» **Task description**: According to the history of the Queensland National Bank, in what year and in which city was the bank established?

» **Document excerpt**:
========

The Queensland National Bank is a former bank in Queensland, Australia.

History
In 1872, the bank was established in Brisbane.

In December 1914, the bank had its head office in Brisbane with branches throughout Queensland at Allora, Aramac, Ayr, Barcaldine, Beaudesert, Biggenden, Blackall, Boonah, Bundaberg, Burketown, Cairns (with a receiving office at Gordonvale), Charleville, Charters Towers, Childers (with a receiving office at Cordalba), Clifton, Cloncurry, Cooktown, Crows Nest, Cunnamulla, Dalby (with receiving offices at Bell and Tara), Esk, Forest Hill, Fortitude Valley, Gatton (with receiving office at Grantham), Gladstone, Goombungee, Goondiwindi, Greenmount, Gympie, Halifax, Herberton, Hughenden, Ingham, Innsifail, Ipswich, Invinebank, Jandowae, Kandanga, Killarney, Kingaroy, Laidley, Longreach, Mackay, Marburg, Mareeba, Maryborough, Millmerran, Mitchell (with receiving office at Mungallala), Mount Morgan, Murgon, Muttaburra, Nobby, Normanton, Oakey (with receiving offices at Jondaryan and Kingsthorpe), Pittsworth, Port Douglas, Ravenswood, Richmond, Rockhampton, Roma, Rosewood, Sarina, South Brisbane, Southbrook, St George, Tambo, Tannymorel, Thursday Island, Tingoora, Toogoolawah, Toowoomba, Townsville, Wahoon, Warra (with a receiving office at Brigalow), Warwick, Winton, Wondai, Wooroolin (with a receiving office at Memerambi), Yangan and Yarraman. It also had branches in London, Melbourne and Sydney and a network of agents in other countries.

========

» **Given information**:
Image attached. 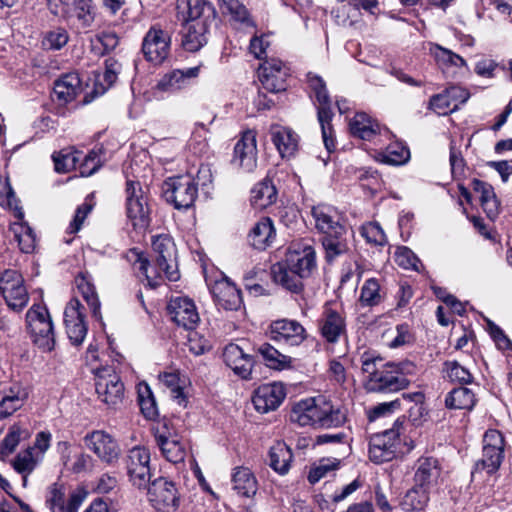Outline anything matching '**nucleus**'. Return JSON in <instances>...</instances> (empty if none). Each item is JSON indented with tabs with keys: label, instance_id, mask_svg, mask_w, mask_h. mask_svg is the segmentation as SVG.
<instances>
[{
	"label": "nucleus",
	"instance_id": "obj_21",
	"mask_svg": "<svg viewBox=\"0 0 512 512\" xmlns=\"http://www.w3.org/2000/svg\"><path fill=\"white\" fill-rule=\"evenodd\" d=\"M288 68L279 59L264 61L258 69V77L264 89L278 93L286 89Z\"/></svg>",
	"mask_w": 512,
	"mask_h": 512
},
{
	"label": "nucleus",
	"instance_id": "obj_13",
	"mask_svg": "<svg viewBox=\"0 0 512 512\" xmlns=\"http://www.w3.org/2000/svg\"><path fill=\"white\" fill-rule=\"evenodd\" d=\"M151 457L147 448L136 446L130 449L125 458L129 481L139 489H144L151 480Z\"/></svg>",
	"mask_w": 512,
	"mask_h": 512
},
{
	"label": "nucleus",
	"instance_id": "obj_18",
	"mask_svg": "<svg viewBox=\"0 0 512 512\" xmlns=\"http://www.w3.org/2000/svg\"><path fill=\"white\" fill-rule=\"evenodd\" d=\"M84 442L102 462L113 465L118 462L121 450L117 441L108 433L96 430L87 434Z\"/></svg>",
	"mask_w": 512,
	"mask_h": 512
},
{
	"label": "nucleus",
	"instance_id": "obj_43",
	"mask_svg": "<svg viewBox=\"0 0 512 512\" xmlns=\"http://www.w3.org/2000/svg\"><path fill=\"white\" fill-rule=\"evenodd\" d=\"M233 489L238 494L251 497L257 491V481L251 470L247 467H236L232 474Z\"/></svg>",
	"mask_w": 512,
	"mask_h": 512
},
{
	"label": "nucleus",
	"instance_id": "obj_46",
	"mask_svg": "<svg viewBox=\"0 0 512 512\" xmlns=\"http://www.w3.org/2000/svg\"><path fill=\"white\" fill-rule=\"evenodd\" d=\"M277 198L276 188L270 180L256 184L251 191V203L256 209H265Z\"/></svg>",
	"mask_w": 512,
	"mask_h": 512
},
{
	"label": "nucleus",
	"instance_id": "obj_12",
	"mask_svg": "<svg viewBox=\"0 0 512 512\" xmlns=\"http://www.w3.org/2000/svg\"><path fill=\"white\" fill-rule=\"evenodd\" d=\"M147 498L157 512H176L180 494L176 485L164 477L155 479L147 491Z\"/></svg>",
	"mask_w": 512,
	"mask_h": 512
},
{
	"label": "nucleus",
	"instance_id": "obj_54",
	"mask_svg": "<svg viewBox=\"0 0 512 512\" xmlns=\"http://www.w3.org/2000/svg\"><path fill=\"white\" fill-rule=\"evenodd\" d=\"M41 462L40 457L27 448L15 456L12 467L21 475H30Z\"/></svg>",
	"mask_w": 512,
	"mask_h": 512
},
{
	"label": "nucleus",
	"instance_id": "obj_55",
	"mask_svg": "<svg viewBox=\"0 0 512 512\" xmlns=\"http://www.w3.org/2000/svg\"><path fill=\"white\" fill-rule=\"evenodd\" d=\"M29 437L28 430L19 425L13 424L0 444V453L4 456L11 454L20 441Z\"/></svg>",
	"mask_w": 512,
	"mask_h": 512
},
{
	"label": "nucleus",
	"instance_id": "obj_50",
	"mask_svg": "<svg viewBox=\"0 0 512 512\" xmlns=\"http://www.w3.org/2000/svg\"><path fill=\"white\" fill-rule=\"evenodd\" d=\"M384 299V292L376 278L367 279L360 290L359 303L365 307L379 305Z\"/></svg>",
	"mask_w": 512,
	"mask_h": 512
},
{
	"label": "nucleus",
	"instance_id": "obj_6",
	"mask_svg": "<svg viewBox=\"0 0 512 512\" xmlns=\"http://www.w3.org/2000/svg\"><path fill=\"white\" fill-rule=\"evenodd\" d=\"M404 421L397 419L390 429L375 434L369 442V458L376 464L393 460L399 452Z\"/></svg>",
	"mask_w": 512,
	"mask_h": 512
},
{
	"label": "nucleus",
	"instance_id": "obj_48",
	"mask_svg": "<svg viewBox=\"0 0 512 512\" xmlns=\"http://www.w3.org/2000/svg\"><path fill=\"white\" fill-rule=\"evenodd\" d=\"M159 381L170 390L171 396L179 405L185 404L186 398L183 393V389L187 385L185 376H181L177 371L163 372L159 374Z\"/></svg>",
	"mask_w": 512,
	"mask_h": 512
},
{
	"label": "nucleus",
	"instance_id": "obj_27",
	"mask_svg": "<svg viewBox=\"0 0 512 512\" xmlns=\"http://www.w3.org/2000/svg\"><path fill=\"white\" fill-rule=\"evenodd\" d=\"M90 2L91 0H47V6L55 16L77 18L84 24H89L92 20Z\"/></svg>",
	"mask_w": 512,
	"mask_h": 512
},
{
	"label": "nucleus",
	"instance_id": "obj_23",
	"mask_svg": "<svg viewBox=\"0 0 512 512\" xmlns=\"http://www.w3.org/2000/svg\"><path fill=\"white\" fill-rule=\"evenodd\" d=\"M206 282L219 307L225 310H237L241 307L240 291L226 276L220 274L213 283L209 279Z\"/></svg>",
	"mask_w": 512,
	"mask_h": 512
},
{
	"label": "nucleus",
	"instance_id": "obj_10",
	"mask_svg": "<svg viewBox=\"0 0 512 512\" xmlns=\"http://www.w3.org/2000/svg\"><path fill=\"white\" fill-rule=\"evenodd\" d=\"M154 437L162 456L167 461L174 464L184 461L187 444L169 422L160 424L154 431Z\"/></svg>",
	"mask_w": 512,
	"mask_h": 512
},
{
	"label": "nucleus",
	"instance_id": "obj_64",
	"mask_svg": "<svg viewBox=\"0 0 512 512\" xmlns=\"http://www.w3.org/2000/svg\"><path fill=\"white\" fill-rule=\"evenodd\" d=\"M395 262L404 269L419 271L421 262L414 252L408 247H398L394 254Z\"/></svg>",
	"mask_w": 512,
	"mask_h": 512
},
{
	"label": "nucleus",
	"instance_id": "obj_2",
	"mask_svg": "<svg viewBox=\"0 0 512 512\" xmlns=\"http://www.w3.org/2000/svg\"><path fill=\"white\" fill-rule=\"evenodd\" d=\"M290 421L299 426L336 428L346 420V413L324 398H306L296 402L290 412Z\"/></svg>",
	"mask_w": 512,
	"mask_h": 512
},
{
	"label": "nucleus",
	"instance_id": "obj_4",
	"mask_svg": "<svg viewBox=\"0 0 512 512\" xmlns=\"http://www.w3.org/2000/svg\"><path fill=\"white\" fill-rule=\"evenodd\" d=\"M307 81L318 103L317 115L321 126L323 143L327 152L330 153L336 147L334 132L331 125L333 112L331 110L330 98L325 83L320 76L309 72L307 74Z\"/></svg>",
	"mask_w": 512,
	"mask_h": 512
},
{
	"label": "nucleus",
	"instance_id": "obj_7",
	"mask_svg": "<svg viewBox=\"0 0 512 512\" xmlns=\"http://www.w3.org/2000/svg\"><path fill=\"white\" fill-rule=\"evenodd\" d=\"M27 326L34 343L43 351H51L55 346L53 324L46 307L33 305L26 314Z\"/></svg>",
	"mask_w": 512,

========

» **The completed task**: It was established in Brisbane in 1872.